↓↓↓
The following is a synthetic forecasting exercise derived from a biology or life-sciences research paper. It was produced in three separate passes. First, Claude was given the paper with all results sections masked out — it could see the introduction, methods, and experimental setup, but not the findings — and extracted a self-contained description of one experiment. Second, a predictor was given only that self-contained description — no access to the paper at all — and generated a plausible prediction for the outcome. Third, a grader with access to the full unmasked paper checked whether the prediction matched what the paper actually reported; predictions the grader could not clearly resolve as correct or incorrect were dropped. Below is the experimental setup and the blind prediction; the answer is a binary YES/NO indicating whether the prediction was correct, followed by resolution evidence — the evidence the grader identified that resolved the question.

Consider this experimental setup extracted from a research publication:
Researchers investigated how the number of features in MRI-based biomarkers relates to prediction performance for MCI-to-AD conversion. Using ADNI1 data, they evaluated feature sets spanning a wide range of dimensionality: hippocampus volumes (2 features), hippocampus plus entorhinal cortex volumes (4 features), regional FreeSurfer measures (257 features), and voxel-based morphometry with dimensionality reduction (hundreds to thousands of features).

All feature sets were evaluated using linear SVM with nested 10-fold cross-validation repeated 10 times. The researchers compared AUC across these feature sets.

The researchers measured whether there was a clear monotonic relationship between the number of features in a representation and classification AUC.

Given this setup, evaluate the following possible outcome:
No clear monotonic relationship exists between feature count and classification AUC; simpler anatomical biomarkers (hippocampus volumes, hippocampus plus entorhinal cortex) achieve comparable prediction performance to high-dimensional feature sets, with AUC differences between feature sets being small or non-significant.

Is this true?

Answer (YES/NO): YES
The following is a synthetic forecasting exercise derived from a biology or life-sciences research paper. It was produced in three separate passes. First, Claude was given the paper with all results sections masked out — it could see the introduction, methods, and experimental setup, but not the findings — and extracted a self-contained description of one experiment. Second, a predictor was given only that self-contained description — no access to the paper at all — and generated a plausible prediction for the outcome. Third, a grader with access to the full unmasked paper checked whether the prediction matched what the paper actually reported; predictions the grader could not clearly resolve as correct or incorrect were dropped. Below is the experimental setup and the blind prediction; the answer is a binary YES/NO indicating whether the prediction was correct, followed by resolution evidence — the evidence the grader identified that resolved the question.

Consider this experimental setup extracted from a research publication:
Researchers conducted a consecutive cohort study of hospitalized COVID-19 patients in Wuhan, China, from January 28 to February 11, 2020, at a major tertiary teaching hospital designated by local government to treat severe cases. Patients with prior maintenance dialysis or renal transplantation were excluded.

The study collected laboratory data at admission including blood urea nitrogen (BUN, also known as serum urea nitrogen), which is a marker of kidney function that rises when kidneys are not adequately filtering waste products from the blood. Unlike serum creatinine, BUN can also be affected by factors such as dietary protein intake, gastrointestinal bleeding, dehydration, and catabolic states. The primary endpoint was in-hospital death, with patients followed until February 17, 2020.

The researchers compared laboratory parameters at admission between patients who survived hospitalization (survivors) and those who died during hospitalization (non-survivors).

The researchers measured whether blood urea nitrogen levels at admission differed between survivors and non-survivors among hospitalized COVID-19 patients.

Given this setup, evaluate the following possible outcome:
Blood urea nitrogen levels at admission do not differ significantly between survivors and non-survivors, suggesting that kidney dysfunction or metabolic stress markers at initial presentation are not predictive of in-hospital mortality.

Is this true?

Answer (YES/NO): NO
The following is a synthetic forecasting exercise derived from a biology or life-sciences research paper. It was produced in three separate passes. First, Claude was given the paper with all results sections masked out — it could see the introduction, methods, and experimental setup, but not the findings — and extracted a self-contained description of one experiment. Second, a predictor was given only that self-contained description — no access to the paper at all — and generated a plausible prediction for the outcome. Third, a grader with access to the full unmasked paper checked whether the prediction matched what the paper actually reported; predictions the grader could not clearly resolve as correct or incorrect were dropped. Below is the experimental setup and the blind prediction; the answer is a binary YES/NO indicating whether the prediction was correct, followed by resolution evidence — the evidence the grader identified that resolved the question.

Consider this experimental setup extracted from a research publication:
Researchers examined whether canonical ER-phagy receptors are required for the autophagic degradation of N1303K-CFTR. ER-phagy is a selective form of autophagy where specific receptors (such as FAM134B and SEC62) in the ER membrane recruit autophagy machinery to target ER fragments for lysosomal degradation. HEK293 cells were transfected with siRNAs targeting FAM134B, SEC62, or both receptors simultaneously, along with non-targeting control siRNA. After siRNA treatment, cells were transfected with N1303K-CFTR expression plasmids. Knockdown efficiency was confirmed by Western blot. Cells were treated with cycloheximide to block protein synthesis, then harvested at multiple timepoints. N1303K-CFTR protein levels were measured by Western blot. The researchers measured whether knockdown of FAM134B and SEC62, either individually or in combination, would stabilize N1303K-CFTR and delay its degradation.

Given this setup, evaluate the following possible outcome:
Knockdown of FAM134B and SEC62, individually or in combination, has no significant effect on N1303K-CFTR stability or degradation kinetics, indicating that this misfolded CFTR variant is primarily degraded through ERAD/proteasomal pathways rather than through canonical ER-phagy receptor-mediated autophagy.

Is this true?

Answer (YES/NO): YES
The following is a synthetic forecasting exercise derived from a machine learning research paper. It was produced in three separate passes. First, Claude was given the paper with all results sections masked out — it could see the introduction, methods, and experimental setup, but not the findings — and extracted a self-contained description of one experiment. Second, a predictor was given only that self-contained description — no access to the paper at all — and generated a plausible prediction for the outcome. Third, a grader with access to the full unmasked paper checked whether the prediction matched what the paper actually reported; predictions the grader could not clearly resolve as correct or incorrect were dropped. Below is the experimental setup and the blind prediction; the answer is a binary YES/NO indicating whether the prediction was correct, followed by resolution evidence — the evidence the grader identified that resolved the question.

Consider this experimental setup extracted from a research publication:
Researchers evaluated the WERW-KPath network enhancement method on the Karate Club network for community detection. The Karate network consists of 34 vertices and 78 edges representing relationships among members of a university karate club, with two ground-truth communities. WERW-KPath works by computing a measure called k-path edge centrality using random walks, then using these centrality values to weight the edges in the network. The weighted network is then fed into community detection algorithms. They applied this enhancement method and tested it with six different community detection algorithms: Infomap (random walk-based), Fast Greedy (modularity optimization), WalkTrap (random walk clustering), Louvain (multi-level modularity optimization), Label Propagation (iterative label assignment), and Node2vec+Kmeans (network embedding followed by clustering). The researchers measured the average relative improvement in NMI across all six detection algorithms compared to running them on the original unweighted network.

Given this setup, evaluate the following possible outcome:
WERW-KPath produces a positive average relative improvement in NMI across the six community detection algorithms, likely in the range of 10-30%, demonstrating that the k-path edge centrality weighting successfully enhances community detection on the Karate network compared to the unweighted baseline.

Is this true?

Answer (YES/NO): NO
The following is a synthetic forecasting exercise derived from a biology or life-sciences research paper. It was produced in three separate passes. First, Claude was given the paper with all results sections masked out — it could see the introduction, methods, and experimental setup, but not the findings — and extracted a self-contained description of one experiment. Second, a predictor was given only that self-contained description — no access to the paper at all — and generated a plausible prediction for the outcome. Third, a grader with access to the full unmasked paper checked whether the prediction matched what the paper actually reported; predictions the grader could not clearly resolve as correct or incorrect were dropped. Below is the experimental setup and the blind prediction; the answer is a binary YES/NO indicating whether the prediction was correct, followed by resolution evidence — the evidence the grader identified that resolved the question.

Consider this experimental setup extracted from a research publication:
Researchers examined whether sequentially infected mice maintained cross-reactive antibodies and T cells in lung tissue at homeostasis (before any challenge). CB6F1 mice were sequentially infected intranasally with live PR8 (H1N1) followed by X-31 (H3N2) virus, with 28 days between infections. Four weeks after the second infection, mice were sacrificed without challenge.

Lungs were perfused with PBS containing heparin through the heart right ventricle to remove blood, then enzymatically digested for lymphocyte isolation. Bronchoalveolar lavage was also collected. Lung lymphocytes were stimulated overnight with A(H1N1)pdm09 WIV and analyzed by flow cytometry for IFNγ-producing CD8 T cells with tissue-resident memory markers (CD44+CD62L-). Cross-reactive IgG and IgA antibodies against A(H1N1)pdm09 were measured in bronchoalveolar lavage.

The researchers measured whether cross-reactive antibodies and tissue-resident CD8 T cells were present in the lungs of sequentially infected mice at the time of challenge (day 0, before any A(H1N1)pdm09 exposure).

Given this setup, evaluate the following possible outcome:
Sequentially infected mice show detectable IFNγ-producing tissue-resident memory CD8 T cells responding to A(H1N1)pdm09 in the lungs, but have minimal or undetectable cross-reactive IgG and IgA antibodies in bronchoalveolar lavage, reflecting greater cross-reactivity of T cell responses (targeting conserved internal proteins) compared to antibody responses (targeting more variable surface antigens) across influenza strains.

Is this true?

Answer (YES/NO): NO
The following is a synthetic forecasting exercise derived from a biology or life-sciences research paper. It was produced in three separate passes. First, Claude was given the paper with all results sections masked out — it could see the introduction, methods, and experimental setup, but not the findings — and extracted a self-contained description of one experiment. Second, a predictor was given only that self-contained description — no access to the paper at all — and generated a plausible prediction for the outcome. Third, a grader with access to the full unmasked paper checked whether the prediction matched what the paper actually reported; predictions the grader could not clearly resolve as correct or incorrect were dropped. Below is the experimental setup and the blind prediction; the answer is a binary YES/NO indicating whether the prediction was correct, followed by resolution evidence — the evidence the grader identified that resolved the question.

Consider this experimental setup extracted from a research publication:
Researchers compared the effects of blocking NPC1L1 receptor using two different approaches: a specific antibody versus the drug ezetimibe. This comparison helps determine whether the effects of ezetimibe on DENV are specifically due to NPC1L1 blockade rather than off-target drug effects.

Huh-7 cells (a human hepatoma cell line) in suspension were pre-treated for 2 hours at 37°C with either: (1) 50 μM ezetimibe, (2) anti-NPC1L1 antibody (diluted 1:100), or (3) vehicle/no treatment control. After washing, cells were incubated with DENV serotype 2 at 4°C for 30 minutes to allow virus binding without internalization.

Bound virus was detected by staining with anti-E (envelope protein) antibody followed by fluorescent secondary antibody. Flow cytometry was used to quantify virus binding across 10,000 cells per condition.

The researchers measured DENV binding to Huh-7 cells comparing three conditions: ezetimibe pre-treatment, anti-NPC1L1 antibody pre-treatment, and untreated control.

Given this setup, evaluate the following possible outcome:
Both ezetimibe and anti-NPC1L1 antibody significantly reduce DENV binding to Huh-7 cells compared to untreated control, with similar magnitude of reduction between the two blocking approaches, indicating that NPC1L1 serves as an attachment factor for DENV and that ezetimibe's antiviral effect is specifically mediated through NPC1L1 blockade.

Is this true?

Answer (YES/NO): NO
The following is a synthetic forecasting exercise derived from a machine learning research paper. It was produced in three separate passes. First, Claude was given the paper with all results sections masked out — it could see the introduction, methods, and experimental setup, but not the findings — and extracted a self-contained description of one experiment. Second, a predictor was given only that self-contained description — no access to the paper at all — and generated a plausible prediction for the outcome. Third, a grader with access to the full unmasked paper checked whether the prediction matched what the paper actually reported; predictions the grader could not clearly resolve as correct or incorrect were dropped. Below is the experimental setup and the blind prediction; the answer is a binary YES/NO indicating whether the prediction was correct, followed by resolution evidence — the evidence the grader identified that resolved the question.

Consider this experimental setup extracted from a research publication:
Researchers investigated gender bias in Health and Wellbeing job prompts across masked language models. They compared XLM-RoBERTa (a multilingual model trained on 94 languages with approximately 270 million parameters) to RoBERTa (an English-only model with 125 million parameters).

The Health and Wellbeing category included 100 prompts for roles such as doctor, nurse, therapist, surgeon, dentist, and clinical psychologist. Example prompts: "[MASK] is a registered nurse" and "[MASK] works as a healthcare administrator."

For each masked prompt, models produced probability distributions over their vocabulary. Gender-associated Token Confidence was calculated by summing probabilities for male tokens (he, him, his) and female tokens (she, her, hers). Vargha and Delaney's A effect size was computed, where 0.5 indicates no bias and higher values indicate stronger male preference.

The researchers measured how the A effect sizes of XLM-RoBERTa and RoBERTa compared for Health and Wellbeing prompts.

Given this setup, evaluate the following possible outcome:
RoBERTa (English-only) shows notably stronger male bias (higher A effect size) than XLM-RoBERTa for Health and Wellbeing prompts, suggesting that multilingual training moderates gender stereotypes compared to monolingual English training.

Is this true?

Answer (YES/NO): YES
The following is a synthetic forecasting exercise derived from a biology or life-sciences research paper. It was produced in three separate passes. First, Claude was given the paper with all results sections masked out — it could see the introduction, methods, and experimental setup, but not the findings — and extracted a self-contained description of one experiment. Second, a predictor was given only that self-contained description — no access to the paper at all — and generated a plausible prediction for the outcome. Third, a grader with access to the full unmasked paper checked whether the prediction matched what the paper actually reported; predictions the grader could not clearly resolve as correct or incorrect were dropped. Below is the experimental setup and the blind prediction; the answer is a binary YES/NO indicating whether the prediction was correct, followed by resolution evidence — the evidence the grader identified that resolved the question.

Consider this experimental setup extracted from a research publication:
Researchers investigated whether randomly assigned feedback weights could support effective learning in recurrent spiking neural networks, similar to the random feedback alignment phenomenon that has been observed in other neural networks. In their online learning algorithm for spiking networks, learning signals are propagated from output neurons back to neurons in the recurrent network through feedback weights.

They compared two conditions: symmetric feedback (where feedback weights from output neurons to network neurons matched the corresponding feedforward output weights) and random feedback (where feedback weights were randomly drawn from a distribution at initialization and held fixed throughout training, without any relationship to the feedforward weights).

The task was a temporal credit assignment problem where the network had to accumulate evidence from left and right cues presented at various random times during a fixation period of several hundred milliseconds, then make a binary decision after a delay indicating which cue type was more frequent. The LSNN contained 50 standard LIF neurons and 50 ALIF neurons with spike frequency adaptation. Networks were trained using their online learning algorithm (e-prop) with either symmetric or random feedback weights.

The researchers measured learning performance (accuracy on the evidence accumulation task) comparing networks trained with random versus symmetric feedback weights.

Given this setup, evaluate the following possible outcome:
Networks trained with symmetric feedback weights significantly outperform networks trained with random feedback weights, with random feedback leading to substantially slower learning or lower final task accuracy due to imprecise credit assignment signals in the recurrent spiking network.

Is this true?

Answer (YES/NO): NO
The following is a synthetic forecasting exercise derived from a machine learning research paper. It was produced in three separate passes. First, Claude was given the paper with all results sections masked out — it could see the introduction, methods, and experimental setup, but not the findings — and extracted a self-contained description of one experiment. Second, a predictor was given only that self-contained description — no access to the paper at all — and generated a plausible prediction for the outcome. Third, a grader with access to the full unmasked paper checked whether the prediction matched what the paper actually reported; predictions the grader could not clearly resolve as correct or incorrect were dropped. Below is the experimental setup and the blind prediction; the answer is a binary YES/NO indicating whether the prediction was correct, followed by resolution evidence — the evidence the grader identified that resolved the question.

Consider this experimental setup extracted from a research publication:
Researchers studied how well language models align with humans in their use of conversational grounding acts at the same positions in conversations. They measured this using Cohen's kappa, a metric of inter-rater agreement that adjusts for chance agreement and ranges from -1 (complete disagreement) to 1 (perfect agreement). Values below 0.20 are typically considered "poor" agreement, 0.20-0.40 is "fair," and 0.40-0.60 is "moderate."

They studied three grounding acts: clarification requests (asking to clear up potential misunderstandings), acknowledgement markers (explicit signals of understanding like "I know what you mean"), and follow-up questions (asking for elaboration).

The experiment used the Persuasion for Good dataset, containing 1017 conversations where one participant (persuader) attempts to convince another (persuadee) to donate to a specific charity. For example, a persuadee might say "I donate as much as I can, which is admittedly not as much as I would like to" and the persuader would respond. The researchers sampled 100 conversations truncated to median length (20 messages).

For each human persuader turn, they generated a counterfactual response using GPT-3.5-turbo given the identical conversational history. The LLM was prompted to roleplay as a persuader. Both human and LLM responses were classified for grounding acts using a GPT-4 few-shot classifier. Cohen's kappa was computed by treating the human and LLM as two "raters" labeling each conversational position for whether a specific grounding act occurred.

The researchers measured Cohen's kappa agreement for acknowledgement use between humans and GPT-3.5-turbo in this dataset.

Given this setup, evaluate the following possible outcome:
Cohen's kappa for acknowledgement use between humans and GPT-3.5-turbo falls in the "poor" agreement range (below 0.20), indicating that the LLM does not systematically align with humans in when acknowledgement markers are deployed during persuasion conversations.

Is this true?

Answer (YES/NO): NO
↑↑↑
Work task → Within the material above, find the lines that contain the word "multilingual"; copy them.

Response below →
Researchers investigated gender bias in Health and Wellbeing job prompts across masked language models. They compared XLM-RoBERTa (a multilingual model trained on 94 languages with approximately 270 million parameters) to RoBERTa (an English-only model with 125 million parameters).
RoBERTa (English-only) shows notably stronger male bias (higher A effect size) than XLM-RoBERTa for Health and Wellbeing prompts, suggesting that multilingual training moderates gender stereotypes compared to monolingual English training.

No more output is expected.